Even this latter option though plays out in a very different way to previous Uncharted games, with greatly improved enemy AI and destructible cover combining to produce a new combat system that emphasises movement in order to both avoid getting hit and get the drop on your opponents. Emphasising this, Uncharted 4‘s encounters take place in large multi-level areas with foes almost as mobile as Drake and generally more heavily armed. They’ll fan out, leap from ledge to ledge, and throw grenades to force you out of hiding, all of which enhances the feeling that you’re fighting highly trained mercenaries rather than unresponsive robots.
Provided you can get close enough to use it, melee combat has also been greatly improved, with Drake able to execute flying kicks, clotheslines, and roundhouse punches with square and escape from enemy grapples with hurried tapping of triangle. Spotting an enemy near an exposed beam is also a highlight; with one of Drake’s slickest new moves the ability to jump from a grapple swing straight into a KO punch, getting rid of an enemy with a satisfying thud. You’ll also rarely be fighting alone, with your companions generally proving themselves to be able allies rather than annoying deadweights. In short, the era of hiding behind cover and picking off your enemies is pretty much over, instead you’ll be silently snapping necks, throwing enemies off ledges, scrambling from cover to cover, and delivering death (or at least unconsciousness) from above.

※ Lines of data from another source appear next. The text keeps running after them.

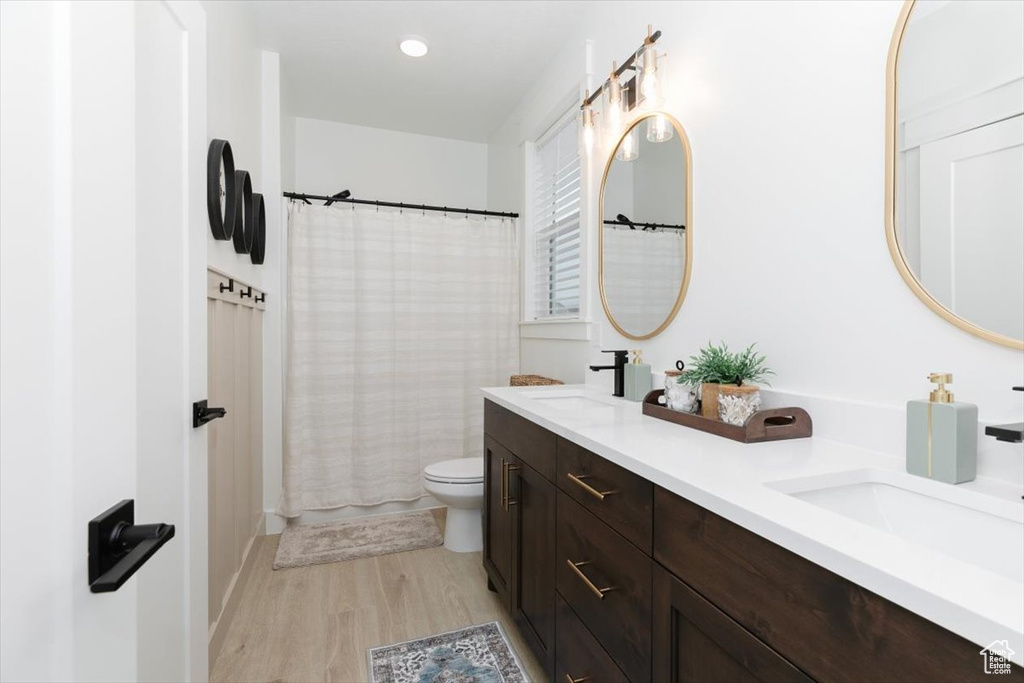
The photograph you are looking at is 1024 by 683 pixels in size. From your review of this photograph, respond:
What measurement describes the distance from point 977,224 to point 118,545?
4.53ft

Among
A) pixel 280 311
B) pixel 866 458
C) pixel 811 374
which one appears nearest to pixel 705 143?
pixel 811 374

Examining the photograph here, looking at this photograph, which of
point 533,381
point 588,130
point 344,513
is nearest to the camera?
point 588,130

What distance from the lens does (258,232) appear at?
221 cm

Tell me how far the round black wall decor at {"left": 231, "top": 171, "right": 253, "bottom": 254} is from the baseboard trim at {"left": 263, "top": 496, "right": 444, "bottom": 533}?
1.55m

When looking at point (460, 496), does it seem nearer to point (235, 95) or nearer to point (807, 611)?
point (807, 611)

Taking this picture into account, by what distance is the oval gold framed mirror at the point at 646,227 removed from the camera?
1601mm

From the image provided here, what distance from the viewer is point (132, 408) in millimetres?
570

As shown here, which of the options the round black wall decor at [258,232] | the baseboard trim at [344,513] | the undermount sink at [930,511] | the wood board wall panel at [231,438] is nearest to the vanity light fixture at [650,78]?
the undermount sink at [930,511]

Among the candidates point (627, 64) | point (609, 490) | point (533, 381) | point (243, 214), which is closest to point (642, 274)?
point (627, 64)

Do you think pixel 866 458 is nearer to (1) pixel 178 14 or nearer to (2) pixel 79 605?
(2) pixel 79 605

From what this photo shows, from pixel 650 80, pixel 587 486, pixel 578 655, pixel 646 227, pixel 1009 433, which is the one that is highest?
pixel 650 80

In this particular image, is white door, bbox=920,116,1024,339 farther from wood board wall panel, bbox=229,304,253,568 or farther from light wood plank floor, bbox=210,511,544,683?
wood board wall panel, bbox=229,304,253,568

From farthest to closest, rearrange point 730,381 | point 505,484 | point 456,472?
point 456,472 → point 505,484 → point 730,381

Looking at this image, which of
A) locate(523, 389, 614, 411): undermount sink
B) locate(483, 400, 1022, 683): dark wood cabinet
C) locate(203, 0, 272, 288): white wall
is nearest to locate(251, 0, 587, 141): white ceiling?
locate(203, 0, 272, 288): white wall
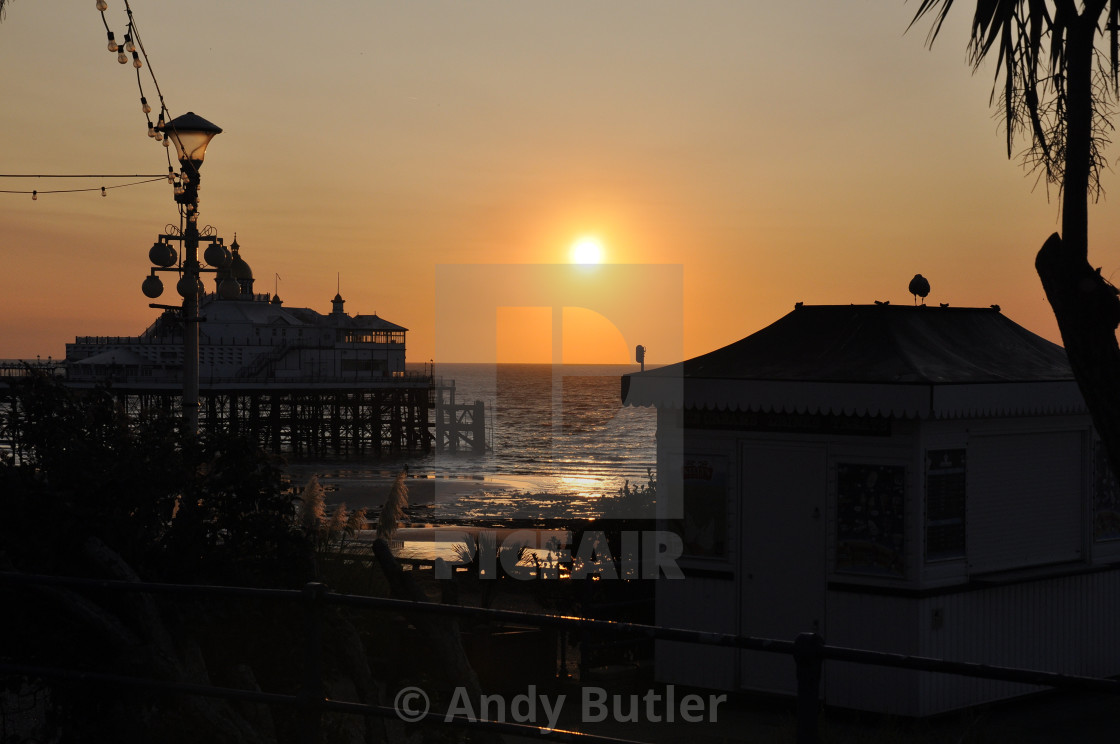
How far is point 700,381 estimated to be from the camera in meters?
10.9

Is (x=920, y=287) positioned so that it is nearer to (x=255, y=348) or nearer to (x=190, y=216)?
(x=190, y=216)

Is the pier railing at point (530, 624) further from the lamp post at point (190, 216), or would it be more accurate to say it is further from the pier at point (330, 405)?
the pier at point (330, 405)

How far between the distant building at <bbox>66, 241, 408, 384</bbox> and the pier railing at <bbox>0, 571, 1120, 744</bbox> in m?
77.8

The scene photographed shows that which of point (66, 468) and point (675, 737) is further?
point (675, 737)

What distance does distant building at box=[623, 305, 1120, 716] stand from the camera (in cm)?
992

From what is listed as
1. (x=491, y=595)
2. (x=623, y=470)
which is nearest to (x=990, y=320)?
(x=491, y=595)

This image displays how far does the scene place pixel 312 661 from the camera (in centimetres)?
471

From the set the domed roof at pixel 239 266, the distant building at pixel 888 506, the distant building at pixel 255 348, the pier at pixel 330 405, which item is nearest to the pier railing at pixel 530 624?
the distant building at pixel 888 506

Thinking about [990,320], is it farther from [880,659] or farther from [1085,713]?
[880,659]

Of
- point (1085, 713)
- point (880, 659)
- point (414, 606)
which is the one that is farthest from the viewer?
point (1085, 713)

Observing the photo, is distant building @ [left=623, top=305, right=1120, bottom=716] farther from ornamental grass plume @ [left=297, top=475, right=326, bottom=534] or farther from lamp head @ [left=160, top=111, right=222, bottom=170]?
lamp head @ [left=160, top=111, right=222, bottom=170]

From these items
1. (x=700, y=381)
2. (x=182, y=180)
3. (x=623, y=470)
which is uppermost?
(x=182, y=180)

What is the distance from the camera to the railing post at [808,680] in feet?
12.1

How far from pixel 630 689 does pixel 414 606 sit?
22.9 ft
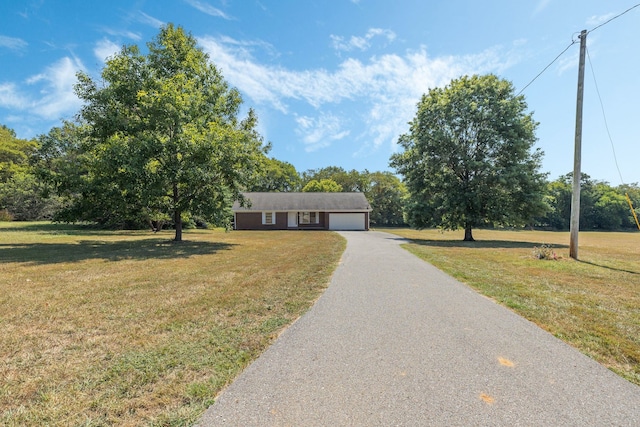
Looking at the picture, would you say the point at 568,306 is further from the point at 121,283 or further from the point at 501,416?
the point at 121,283

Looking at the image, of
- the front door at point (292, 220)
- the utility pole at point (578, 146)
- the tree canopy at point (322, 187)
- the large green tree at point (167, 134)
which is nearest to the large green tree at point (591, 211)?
the tree canopy at point (322, 187)

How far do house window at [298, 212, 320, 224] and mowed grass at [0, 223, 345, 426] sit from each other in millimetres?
27119

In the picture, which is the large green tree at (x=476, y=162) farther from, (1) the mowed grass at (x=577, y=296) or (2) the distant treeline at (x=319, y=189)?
(1) the mowed grass at (x=577, y=296)

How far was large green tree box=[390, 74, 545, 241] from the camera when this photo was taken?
67.7ft

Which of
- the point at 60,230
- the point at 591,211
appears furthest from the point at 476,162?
the point at 591,211

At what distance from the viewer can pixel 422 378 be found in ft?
9.71

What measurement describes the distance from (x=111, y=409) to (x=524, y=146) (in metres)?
23.7

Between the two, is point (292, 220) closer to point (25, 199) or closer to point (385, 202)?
point (385, 202)

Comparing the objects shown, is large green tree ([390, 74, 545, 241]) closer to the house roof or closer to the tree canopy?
the house roof

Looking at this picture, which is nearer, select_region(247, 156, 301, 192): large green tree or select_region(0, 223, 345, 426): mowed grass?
select_region(0, 223, 345, 426): mowed grass

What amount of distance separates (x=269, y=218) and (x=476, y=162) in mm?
21525

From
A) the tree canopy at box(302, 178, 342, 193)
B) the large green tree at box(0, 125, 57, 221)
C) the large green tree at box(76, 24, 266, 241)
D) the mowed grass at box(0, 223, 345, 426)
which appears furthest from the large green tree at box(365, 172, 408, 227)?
the mowed grass at box(0, 223, 345, 426)

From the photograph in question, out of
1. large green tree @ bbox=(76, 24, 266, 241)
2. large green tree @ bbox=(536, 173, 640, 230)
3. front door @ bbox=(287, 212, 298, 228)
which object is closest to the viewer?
large green tree @ bbox=(76, 24, 266, 241)

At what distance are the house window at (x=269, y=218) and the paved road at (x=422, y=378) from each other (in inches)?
1200
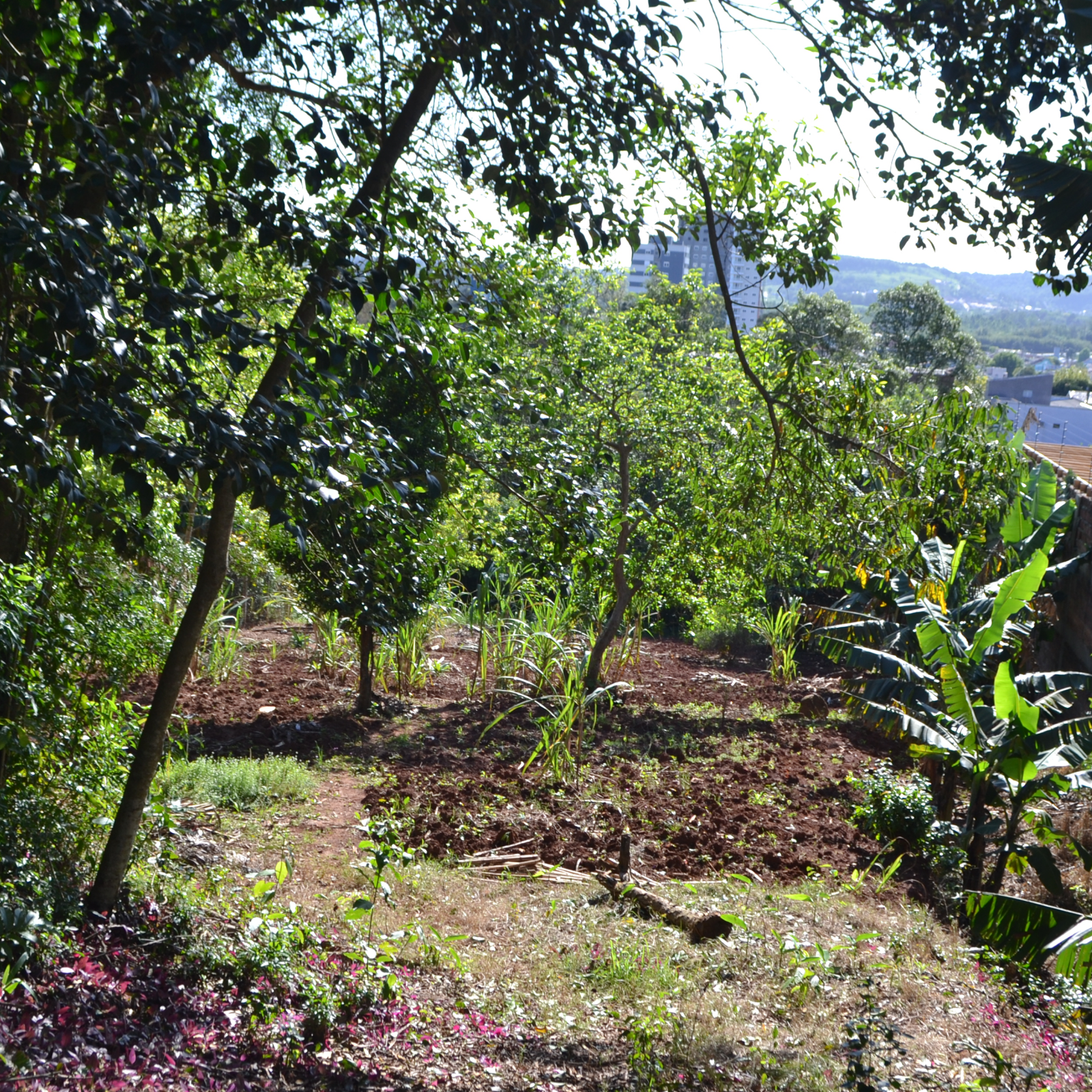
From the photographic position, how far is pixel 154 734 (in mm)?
4145

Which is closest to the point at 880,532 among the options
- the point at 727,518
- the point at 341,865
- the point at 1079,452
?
the point at 727,518

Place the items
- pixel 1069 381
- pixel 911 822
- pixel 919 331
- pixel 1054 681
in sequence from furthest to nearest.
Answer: pixel 1069 381 → pixel 919 331 → pixel 911 822 → pixel 1054 681

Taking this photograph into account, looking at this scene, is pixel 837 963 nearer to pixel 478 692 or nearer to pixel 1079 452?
pixel 478 692

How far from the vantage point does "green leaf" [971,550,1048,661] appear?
576 centimetres

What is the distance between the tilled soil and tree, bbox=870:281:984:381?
3667cm

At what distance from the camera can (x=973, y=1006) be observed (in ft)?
15.4

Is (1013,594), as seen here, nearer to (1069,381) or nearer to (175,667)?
(175,667)

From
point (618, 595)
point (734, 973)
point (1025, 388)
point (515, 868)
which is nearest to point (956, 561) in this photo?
point (734, 973)

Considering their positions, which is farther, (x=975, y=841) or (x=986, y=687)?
(x=986, y=687)

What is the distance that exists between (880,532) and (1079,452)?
1095 cm

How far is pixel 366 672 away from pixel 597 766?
257 centimetres

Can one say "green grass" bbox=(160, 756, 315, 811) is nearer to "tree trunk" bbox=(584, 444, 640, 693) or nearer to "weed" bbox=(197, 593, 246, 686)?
"weed" bbox=(197, 593, 246, 686)

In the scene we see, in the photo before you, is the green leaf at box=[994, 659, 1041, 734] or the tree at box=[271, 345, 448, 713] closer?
the tree at box=[271, 345, 448, 713]

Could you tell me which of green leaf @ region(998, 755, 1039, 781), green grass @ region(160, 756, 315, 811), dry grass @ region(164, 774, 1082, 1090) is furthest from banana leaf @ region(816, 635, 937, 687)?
green grass @ region(160, 756, 315, 811)
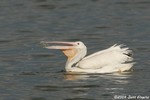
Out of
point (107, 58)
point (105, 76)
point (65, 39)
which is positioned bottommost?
point (65, 39)

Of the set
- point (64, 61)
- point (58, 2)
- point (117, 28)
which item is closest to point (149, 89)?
point (64, 61)

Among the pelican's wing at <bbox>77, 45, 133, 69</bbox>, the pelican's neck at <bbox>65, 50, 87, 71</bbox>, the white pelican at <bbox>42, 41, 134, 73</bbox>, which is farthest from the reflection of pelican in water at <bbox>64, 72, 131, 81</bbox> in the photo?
the pelican's neck at <bbox>65, 50, 87, 71</bbox>

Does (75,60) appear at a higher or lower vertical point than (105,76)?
higher

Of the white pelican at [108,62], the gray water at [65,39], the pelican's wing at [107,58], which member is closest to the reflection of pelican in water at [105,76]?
the gray water at [65,39]

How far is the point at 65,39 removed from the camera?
2167 centimetres

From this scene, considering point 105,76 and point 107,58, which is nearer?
point 105,76

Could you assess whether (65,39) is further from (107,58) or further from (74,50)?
(107,58)

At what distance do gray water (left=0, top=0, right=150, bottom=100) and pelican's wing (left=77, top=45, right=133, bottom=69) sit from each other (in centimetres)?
32

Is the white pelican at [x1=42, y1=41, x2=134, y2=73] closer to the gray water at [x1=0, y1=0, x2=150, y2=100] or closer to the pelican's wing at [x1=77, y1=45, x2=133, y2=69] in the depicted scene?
the pelican's wing at [x1=77, y1=45, x2=133, y2=69]

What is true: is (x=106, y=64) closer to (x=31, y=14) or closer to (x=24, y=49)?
(x=24, y=49)

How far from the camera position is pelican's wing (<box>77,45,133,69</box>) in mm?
17125

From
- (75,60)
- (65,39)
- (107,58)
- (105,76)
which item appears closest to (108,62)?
(107,58)

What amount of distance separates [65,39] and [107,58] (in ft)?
15.3

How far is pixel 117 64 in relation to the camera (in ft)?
56.4
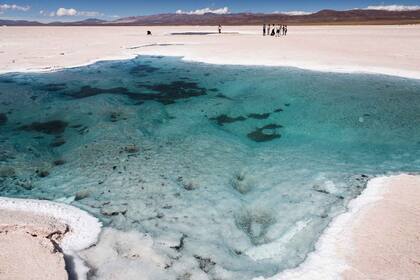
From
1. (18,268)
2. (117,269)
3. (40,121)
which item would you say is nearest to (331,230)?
(117,269)

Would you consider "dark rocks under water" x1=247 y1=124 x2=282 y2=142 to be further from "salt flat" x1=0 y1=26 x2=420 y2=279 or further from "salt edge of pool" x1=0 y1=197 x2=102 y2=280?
"salt edge of pool" x1=0 y1=197 x2=102 y2=280

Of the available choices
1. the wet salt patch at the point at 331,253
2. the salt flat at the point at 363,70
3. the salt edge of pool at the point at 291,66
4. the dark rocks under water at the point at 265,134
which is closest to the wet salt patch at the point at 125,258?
the wet salt patch at the point at 331,253

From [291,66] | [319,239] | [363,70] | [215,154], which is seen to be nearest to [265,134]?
[215,154]

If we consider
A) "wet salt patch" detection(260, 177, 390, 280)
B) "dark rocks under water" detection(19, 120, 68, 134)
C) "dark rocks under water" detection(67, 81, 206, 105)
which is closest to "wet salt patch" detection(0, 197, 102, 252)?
"wet salt patch" detection(260, 177, 390, 280)

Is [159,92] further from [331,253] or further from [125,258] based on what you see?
[331,253]

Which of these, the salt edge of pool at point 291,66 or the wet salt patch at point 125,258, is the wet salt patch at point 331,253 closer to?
the wet salt patch at point 125,258
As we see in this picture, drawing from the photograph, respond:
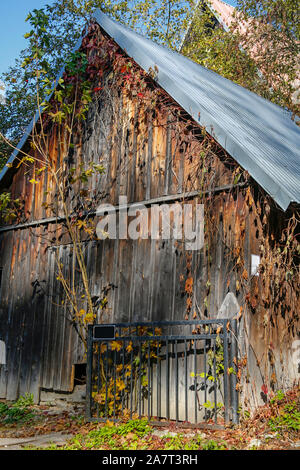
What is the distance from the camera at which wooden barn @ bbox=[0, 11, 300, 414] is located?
6.63 meters

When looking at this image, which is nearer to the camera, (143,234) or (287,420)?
(287,420)

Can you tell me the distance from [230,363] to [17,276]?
5293mm

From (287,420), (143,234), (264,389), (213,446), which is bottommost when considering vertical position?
(213,446)

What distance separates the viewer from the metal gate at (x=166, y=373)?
6371 mm

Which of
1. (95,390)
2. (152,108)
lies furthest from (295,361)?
(152,108)

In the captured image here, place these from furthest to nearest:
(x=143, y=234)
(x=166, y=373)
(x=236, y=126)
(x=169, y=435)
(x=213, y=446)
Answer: (x=143, y=234) < (x=236, y=126) < (x=166, y=373) < (x=169, y=435) < (x=213, y=446)

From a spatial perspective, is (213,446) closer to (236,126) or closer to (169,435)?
(169,435)

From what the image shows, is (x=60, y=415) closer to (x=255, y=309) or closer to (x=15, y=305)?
(x=15, y=305)

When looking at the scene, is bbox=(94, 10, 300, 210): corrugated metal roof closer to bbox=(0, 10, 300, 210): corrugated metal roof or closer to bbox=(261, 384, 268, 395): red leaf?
bbox=(0, 10, 300, 210): corrugated metal roof

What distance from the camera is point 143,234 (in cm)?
798

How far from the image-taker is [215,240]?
701 cm

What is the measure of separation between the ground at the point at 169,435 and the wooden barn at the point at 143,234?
31 cm

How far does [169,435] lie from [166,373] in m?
A: 1.01

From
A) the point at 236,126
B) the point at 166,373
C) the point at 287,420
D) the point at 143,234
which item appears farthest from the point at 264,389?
the point at 236,126
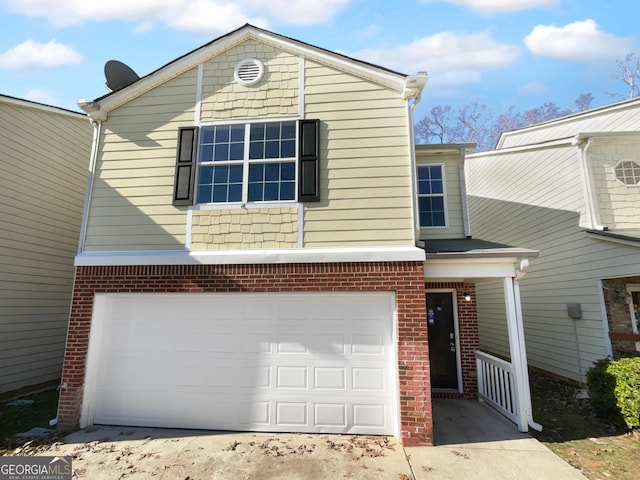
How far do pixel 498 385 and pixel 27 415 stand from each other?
9066 mm

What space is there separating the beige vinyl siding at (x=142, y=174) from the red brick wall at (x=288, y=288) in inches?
22.5

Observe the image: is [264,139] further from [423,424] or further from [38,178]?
[38,178]

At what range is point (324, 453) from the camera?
15.3ft

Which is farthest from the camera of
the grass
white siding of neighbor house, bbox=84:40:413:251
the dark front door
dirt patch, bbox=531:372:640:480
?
the dark front door

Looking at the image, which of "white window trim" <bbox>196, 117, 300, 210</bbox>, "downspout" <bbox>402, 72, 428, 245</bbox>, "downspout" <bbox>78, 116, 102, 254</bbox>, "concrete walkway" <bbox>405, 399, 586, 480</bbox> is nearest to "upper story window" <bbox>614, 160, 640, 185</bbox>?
"downspout" <bbox>402, 72, 428, 245</bbox>

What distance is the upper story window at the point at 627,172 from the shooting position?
7805mm

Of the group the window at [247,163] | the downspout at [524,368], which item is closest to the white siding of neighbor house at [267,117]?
the window at [247,163]

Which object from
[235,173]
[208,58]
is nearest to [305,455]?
[235,173]

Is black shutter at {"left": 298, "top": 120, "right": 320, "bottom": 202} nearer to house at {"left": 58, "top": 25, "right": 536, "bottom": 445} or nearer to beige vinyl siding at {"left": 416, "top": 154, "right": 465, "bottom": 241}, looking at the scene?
house at {"left": 58, "top": 25, "right": 536, "bottom": 445}

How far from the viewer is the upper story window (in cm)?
780

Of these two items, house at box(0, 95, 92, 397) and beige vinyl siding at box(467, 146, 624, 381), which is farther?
beige vinyl siding at box(467, 146, 624, 381)

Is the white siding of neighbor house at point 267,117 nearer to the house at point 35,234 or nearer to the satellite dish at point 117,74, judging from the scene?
the satellite dish at point 117,74

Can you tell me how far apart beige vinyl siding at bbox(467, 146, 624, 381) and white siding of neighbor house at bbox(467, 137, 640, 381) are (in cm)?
2

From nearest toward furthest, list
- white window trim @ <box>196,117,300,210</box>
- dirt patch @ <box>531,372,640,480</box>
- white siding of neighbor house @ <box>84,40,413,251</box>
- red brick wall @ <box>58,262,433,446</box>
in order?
dirt patch @ <box>531,372,640,480</box>, red brick wall @ <box>58,262,433,446</box>, white siding of neighbor house @ <box>84,40,413,251</box>, white window trim @ <box>196,117,300,210</box>
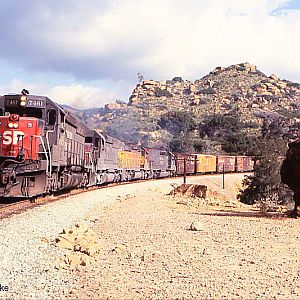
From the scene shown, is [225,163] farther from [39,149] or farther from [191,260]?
[191,260]

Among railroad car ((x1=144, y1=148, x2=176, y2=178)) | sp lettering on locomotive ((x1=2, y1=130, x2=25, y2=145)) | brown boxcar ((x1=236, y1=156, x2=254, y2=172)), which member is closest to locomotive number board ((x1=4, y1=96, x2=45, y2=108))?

In the face of such fundamental improvements to story and gameplay, the game’s technical prowess could easily be taken for granted, but Uncharted 4’s graphics, motion capture, and animations still combine to provide moments that take the breath away. Whatever you’re doing, whether it’s driving a jeep around the wilds of Madagascar, exploring an underwater wreck, engaging in a frantic shootout, or hanging off a cliff edge, the game looks stunning, with sunlight coming through the trees, mud flying up from frantic scrambles, and foliage swaying as you pick your way through it. Particular attention is also paid to lighting, with elements such as the sudden burst of light as you emerge from a dark prison cell invaluable in creating the air of cinematic realism that’s Naughty Dog’s calling card.
Helped by the new facial motion capture, the whole cast deliver excellent performances, with Nolan North and Troy Baker exhibiting particular chemistry as the dashing Drakes. Richard McGonagle combines Sully’s typical avuncularity with a natural distrust of Sam, the disruptive interloper into what was previously a solid unit. Emily Rose meanwhile captures both the serious and playful sides of Elena, giving Nathan Drake’s personal and emotional dilemmas real heft. The villains also do a strong job, with Warren Kole imbuing collaborator turned antagonist Rafe Adler with the requisite smarmy unlikability. He joins forces with Shoreline, a private army controlled by South African Nadine Ross, played by Laura Bailey with a refreshing lack of emotion and a realistic concern for the bottom line.
All of this combines to produce a title that ranks among the best games ever made, a compelling, emotionally-driven narrative that’s beautiful to watch and provides genuinely compelling gameplay, packed with complex characters and enthralling set pieces.